Though this may not seem like a science-laden claim, the truth is: there is biological and naturalistic evidence to support that each human has very different needs when it comes to sleep. Chronotypes are what they’re called and they are the explanation to why you may find that even with months of a certain shift, your body still hasn’t adjusted to the hours you keep.

Are you a snooze slapper or an early riser? 

Just yesterday, an employee of my company walked in after waking up an hour later than normal for her shift and exclaimed how awake and productive she already felt. Knowing that this employee has night owl tendencies could be important to understanding when she will be more helpful in accomplishing company goals.

Night owls are those people who have a hard time falling asleep at night no matter what time they woke up in the morning, while morning larks/early birds are those who fall asleep early and wake up with or before the sun. Don’t fit either of these?
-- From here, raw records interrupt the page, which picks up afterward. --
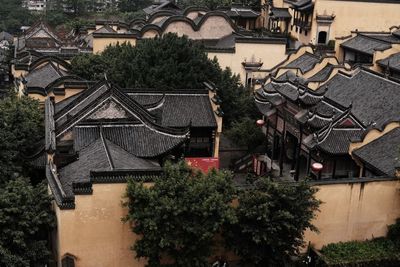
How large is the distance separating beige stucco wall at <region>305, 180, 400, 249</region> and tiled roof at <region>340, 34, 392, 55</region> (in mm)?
19401

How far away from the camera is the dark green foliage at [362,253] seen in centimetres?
2025

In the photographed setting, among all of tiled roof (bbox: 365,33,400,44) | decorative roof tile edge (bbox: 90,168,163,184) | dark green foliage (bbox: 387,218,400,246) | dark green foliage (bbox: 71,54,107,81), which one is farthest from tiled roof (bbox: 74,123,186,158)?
tiled roof (bbox: 365,33,400,44)

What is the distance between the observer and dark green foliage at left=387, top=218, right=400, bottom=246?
21.5m

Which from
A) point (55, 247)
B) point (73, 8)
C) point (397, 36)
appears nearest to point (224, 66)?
point (397, 36)

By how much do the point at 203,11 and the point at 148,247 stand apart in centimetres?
4126

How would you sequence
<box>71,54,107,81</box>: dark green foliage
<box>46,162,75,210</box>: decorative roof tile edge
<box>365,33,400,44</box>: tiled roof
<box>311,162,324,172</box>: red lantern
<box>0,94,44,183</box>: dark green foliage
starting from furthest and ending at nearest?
<box>365,33,400,44</box>: tiled roof → <box>71,54,107,81</box>: dark green foliage → <box>311,162,324,172</box>: red lantern → <box>0,94,44,183</box>: dark green foliage → <box>46,162,75,210</box>: decorative roof tile edge

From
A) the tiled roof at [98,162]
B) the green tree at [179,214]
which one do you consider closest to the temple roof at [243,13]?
the tiled roof at [98,162]

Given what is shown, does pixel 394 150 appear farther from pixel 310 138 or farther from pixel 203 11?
pixel 203 11

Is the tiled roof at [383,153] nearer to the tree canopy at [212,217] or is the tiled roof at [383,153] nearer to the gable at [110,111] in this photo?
the tree canopy at [212,217]

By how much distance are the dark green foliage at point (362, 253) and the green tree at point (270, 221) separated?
2481 millimetres

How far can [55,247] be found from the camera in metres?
20.1

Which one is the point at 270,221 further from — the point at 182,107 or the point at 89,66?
the point at 89,66

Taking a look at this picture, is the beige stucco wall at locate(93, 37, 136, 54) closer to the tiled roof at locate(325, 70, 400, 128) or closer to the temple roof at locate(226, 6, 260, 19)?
the temple roof at locate(226, 6, 260, 19)

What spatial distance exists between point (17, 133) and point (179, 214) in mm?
11734
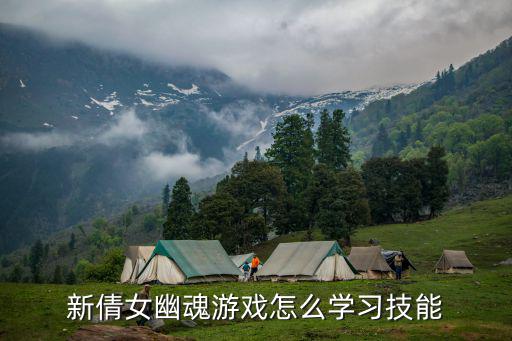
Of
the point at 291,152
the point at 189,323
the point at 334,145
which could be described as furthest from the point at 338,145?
the point at 189,323

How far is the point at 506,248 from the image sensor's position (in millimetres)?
67312

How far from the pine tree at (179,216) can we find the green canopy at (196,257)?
32.2 meters

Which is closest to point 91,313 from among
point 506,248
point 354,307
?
point 354,307

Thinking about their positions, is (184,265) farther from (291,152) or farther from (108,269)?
(291,152)

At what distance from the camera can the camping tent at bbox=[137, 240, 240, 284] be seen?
50.0m

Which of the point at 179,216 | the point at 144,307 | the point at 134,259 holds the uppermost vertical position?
the point at 179,216

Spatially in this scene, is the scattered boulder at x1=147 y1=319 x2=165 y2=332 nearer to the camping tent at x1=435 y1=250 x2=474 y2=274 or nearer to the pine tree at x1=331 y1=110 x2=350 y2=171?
the camping tent at x1=435 y1=250 x2=474 y2=274

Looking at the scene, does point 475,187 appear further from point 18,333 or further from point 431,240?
point 18,333

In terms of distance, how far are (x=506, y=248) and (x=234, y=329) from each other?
53.2m

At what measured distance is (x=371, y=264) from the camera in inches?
2144

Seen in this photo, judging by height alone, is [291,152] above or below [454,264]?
above

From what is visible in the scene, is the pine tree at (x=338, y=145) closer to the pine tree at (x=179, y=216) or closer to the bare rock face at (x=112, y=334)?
the pine tree at (x=179, y=216)

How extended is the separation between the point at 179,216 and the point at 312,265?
4231cm

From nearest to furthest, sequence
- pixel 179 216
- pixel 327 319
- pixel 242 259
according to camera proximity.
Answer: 1. pixel 327 319
2. pixel 242 259
3. pixel 179 216
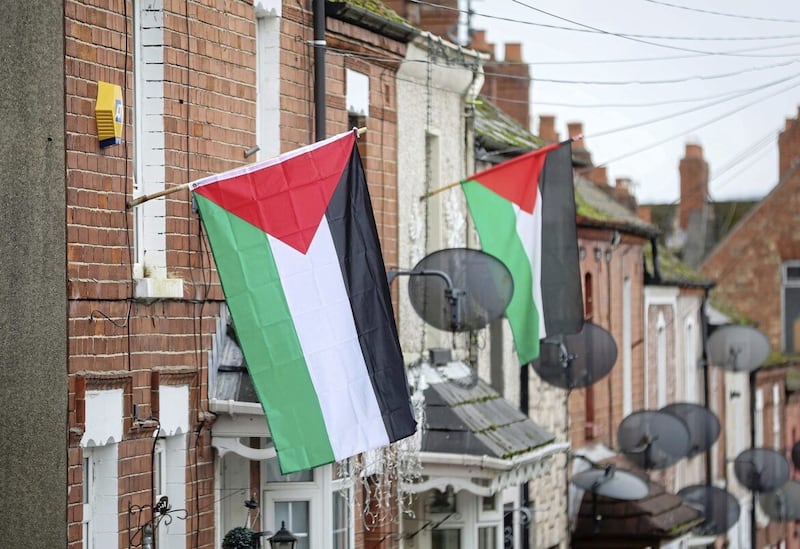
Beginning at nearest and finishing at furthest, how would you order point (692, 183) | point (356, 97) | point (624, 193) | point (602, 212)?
1. point (356, 97)
2. point (602, 212)
3. point (624, 193)
4. point (692, 183)

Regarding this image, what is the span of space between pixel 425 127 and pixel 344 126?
2.81 meters

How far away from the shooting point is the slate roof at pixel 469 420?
2023cm

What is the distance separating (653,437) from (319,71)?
1363cm

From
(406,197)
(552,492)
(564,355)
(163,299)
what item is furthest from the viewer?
(552,492)

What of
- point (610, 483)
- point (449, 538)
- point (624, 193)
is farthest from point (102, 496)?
point (624, 193)

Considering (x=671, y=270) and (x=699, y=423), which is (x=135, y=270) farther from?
(x=671, y=270)

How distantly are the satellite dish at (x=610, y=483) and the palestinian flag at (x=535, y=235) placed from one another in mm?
9118

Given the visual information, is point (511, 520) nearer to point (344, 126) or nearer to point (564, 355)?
point (564, 355)

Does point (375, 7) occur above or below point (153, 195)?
above

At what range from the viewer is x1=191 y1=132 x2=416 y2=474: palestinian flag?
13.5 meters

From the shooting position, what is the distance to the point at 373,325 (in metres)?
14.1

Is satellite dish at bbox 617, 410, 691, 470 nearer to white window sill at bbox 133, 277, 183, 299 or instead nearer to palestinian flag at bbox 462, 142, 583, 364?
palestinian flag at bbox 462, 142, 583, 364

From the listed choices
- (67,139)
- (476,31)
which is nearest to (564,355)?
(476,31)

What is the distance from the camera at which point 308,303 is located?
13.8 m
Then you’re known as a hummingbird. Studies of a gene called PER1 have lead researchers to believe that 16 percent of the population are night owls, 36 percent are morning larks and 48 percent are right in the middle (hummingbirds).

A pillow to rest your head

How can an office be suited to both the night owl and morning lark? Though western culture accepts the need to wake up to an alarm with sleepy eyes, evidence shows that adjusting the workday to our body might be more of a winner than doing the opposite.

Companies offering flextime see more engaged employees and turnover rates of less than 5 percent. Having more choice in work schedule could save $15 million a year by reducing absences and stress. Accommodating – or lack thereof – your employees’ sleep schedules can mean the difference between extreme productivity and lethargic deadlines.

I’ll sleep when I’m dead

When our brain cells work, they produce waste product that needs to be removed in order to prevent neurodegenerative diseases. Because this process is energy intensive, our awakened bodies are only working at about 5 percent of their performance capabilities. Sleeping boosts the process speed and efficiency by shutting all the normal awake processes (movements, thoughts, memories and signal analysis) down, switching to clean mode.

The truth is that when my dad jarred me from my sleep for school, I was not reacting as either chronotype. I was being a teenager. Most humans wake up the latest in the years of 13-21 than any other time in their lives, but that doesn’t mean you don’t feel the toll of working early in the morning as an adult.

A light at the end of the sleepy tunnel

Many professionals accept that waking up to alarms, drinking coffee for boosts and being too tired to sleep at night is normal. While it is impossible to change your genetic chronotype, it is possible to trick your body into gliding through work schedules and social calendars.

Bright light is the answer. Owls should brave the drawn curtains and shed light into their mornings by leaving open the shades and going for a walk or run as soon as you wake up. Larks who have the late shift should do the opposite with active evenings and bright lights at night.

Whether you are a morning lark or night owl, you will probably find that your sleep schedule interferes with your work life, social life or anything in between. By learning your routine and changing a few habits, you can survive that jet lagged business trip or end of the quarter overtime.